● **DATA LISTING**:
========================================

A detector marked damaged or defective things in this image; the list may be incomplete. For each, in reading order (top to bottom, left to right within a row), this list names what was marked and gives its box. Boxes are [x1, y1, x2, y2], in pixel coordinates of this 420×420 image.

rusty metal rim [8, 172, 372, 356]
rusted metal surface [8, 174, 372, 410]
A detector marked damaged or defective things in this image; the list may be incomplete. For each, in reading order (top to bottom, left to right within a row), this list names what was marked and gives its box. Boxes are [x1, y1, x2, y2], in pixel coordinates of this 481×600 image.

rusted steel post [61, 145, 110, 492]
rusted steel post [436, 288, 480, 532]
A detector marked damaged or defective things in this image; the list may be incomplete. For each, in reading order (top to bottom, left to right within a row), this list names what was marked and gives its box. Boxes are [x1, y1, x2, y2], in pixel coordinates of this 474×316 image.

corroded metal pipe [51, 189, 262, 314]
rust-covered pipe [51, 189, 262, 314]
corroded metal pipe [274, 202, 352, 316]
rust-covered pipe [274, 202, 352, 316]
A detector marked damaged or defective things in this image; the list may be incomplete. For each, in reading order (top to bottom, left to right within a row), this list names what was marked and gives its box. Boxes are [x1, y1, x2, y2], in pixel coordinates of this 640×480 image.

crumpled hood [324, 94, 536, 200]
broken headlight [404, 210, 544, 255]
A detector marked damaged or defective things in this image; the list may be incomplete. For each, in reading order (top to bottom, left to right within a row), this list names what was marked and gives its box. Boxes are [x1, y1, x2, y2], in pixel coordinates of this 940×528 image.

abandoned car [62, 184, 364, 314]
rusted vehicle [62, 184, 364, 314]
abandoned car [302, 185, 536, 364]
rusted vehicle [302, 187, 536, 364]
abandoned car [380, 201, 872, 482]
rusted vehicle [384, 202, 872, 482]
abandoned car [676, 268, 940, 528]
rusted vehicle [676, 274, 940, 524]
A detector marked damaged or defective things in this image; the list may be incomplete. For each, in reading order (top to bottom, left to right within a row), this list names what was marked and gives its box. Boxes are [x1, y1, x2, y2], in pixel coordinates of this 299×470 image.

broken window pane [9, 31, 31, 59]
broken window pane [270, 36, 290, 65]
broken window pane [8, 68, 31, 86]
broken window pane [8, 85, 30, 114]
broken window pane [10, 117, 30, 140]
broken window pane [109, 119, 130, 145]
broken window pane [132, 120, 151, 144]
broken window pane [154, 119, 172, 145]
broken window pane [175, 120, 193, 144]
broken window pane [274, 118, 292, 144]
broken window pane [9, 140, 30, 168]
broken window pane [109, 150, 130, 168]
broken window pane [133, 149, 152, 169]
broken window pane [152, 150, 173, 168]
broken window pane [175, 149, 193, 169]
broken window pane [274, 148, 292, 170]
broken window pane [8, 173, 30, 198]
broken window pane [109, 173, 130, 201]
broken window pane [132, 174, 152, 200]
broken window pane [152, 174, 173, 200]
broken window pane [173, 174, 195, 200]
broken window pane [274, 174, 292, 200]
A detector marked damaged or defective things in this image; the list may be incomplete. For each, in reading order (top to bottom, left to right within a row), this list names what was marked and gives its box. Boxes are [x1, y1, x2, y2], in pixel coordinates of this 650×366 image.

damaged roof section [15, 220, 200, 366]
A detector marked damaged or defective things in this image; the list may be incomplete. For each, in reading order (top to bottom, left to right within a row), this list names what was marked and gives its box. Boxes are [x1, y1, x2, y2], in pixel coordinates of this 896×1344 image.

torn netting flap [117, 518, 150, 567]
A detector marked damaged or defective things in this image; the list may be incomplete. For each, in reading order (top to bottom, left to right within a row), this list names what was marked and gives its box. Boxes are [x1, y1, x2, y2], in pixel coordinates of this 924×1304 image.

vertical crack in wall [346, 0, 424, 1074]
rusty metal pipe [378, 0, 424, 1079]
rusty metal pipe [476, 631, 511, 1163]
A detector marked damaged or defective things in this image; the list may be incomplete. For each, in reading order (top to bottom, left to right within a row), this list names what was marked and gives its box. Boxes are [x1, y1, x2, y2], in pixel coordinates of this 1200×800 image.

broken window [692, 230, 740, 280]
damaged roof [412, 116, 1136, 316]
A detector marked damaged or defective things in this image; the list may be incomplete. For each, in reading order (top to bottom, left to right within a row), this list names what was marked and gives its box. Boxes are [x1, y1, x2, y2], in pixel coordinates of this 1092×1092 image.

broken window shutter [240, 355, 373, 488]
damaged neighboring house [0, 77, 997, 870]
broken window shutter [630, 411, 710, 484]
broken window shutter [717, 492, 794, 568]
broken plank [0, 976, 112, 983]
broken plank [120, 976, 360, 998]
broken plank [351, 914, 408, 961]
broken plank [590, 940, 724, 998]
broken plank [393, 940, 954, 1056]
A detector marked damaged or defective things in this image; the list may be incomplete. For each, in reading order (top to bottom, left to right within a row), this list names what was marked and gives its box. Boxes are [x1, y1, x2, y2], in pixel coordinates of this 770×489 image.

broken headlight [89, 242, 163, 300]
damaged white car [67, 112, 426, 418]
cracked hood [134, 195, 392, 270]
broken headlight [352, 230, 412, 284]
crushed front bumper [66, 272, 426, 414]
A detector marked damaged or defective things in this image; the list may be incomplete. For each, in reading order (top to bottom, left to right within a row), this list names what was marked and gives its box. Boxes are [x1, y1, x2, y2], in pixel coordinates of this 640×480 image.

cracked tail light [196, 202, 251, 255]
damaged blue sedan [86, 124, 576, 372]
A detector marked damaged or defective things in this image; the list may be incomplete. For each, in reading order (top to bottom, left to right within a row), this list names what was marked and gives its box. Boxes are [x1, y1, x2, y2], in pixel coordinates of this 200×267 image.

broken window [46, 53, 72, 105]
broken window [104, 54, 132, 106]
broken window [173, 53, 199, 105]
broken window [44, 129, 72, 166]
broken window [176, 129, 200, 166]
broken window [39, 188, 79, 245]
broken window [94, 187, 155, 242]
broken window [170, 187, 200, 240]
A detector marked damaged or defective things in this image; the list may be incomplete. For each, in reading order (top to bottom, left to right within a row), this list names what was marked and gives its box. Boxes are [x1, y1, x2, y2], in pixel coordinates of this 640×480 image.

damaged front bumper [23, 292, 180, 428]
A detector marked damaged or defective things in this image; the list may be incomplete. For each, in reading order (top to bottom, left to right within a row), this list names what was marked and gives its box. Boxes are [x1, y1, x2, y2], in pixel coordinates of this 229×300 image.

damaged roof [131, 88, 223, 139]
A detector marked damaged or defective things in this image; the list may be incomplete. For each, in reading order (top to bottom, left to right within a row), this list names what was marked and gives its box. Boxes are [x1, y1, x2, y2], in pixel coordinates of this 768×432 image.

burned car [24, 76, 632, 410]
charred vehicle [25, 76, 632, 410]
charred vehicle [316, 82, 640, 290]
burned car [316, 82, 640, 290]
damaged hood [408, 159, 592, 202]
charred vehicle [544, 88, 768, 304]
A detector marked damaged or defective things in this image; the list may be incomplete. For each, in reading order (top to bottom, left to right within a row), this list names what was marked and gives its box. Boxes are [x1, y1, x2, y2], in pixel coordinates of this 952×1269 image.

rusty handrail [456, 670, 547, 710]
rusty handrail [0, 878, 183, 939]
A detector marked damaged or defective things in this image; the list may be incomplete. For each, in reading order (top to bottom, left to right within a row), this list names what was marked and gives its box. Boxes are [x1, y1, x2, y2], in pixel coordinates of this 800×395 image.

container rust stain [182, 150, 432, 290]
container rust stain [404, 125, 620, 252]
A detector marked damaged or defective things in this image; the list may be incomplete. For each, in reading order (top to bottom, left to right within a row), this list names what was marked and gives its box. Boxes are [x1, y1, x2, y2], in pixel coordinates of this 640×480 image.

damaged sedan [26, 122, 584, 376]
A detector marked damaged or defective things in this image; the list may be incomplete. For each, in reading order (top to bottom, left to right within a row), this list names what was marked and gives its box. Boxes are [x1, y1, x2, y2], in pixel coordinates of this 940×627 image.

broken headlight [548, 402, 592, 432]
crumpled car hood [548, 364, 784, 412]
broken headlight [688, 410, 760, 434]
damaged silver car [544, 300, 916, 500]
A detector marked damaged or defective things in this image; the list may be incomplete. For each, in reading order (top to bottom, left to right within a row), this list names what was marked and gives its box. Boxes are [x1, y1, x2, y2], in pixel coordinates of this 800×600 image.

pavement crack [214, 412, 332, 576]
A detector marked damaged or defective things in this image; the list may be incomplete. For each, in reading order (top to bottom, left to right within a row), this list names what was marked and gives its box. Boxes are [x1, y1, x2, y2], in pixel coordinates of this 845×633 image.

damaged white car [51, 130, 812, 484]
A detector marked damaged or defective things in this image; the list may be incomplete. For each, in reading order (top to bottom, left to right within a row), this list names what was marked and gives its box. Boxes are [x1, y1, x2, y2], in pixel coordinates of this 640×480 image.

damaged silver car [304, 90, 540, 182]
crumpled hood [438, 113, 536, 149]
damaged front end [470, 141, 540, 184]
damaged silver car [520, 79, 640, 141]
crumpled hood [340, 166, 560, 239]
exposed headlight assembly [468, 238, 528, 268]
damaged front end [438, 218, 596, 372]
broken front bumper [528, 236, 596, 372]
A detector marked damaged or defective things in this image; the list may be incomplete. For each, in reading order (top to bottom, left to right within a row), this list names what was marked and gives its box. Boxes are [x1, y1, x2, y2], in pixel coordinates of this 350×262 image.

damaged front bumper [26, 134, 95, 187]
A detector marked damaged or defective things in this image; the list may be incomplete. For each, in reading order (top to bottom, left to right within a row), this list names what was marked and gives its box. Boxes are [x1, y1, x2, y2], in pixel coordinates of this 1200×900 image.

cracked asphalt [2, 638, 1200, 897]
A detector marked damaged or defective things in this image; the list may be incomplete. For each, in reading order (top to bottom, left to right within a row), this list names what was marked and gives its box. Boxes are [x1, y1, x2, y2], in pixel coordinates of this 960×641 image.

========================================

● **TASK DETAILS**: Rewrite the items above as a Markdown table with the columns Row and Line. Start at the first line and go on through the line with "rusted steel post [436, 288, 480, 532]", numbering each line and leaving out blank lines.

● **RESULT BELOW**:
| Row | Line |
|---|---|
| 1 | A detector marked damaged or defective things in this image; the list may be incomplete. For each, in reading order (top to bottom, left to right within a row), this list names what was marked and gives its box. Boxes are [x1, y1, x2, y2], in pixel coordinates of this 420×420 image. |
| 2 | rusty metal rim [8, 172, 372, 356] |
| 3 | rusted metal surface [8, 174, 372, 410] |
| 4 | A detector marked damaged or defective things in this image; the list may be incomplete. For each, in reading order (top to bottom, left to right within a row), this list names what was marked and gives its box. Boxes are [x1, y1, x2, y2], in pixel coordinates of this 481×600 image. |
| 5 | rusted steel post [61, 145, 110, 492] |
| 6 | rusted steel post [436, 288, 480, 532] |